Requirements - Output only the lines from the one holding "This picture shows" to the end of the data below, please, copied exactly.

Spatial reasoning records
================
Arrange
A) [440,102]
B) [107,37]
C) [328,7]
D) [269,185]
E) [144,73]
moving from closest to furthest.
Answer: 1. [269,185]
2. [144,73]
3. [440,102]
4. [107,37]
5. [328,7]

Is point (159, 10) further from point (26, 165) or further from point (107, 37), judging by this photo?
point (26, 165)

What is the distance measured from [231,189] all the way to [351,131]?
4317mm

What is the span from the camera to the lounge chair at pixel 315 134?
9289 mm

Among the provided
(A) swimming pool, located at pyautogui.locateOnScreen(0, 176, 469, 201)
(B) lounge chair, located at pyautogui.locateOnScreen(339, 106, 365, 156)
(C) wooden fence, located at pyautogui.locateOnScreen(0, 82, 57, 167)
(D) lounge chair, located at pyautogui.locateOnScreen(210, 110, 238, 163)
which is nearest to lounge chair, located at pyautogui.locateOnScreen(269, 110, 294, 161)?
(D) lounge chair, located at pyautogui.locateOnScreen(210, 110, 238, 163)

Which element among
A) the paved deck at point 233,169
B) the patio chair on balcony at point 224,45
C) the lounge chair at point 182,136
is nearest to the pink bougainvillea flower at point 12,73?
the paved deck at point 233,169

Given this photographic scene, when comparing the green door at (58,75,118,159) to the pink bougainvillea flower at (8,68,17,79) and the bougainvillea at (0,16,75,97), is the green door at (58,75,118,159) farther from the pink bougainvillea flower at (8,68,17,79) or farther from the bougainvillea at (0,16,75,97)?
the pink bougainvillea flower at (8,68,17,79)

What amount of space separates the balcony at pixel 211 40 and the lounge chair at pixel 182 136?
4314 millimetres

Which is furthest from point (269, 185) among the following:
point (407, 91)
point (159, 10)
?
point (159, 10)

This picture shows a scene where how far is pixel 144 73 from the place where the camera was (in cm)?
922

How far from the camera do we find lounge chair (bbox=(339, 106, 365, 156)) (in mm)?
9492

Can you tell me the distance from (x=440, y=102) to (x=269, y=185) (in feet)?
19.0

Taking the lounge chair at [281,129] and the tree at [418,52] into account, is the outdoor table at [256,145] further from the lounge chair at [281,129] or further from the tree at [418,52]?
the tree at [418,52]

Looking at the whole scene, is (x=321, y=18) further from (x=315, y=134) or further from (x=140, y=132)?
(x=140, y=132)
================
Full output -
This picture shows a scene where how far is pixel 144 73 from the place where the camera was (in cm)?
922

How far from the camera do we find lounge chair (bbox=(339, 106, 365, 156)) (in mm)?
9492

Can you tell me the distance from (x=440, y=102) to (x=269, y=185) (in feet)?
19.0

Taking the lounge chair at [281,129] and the tree at [418,52] into account, is the outdoor table at [256,145] further from the lounge chair at [281,129] or further from the tree at [418,52]?
the tree at [418,52]

Looking at the whole scene, is (x=321, y=18) further from (x=315, y=134) or further from (x=140, y=132)?
(x=140, y=132)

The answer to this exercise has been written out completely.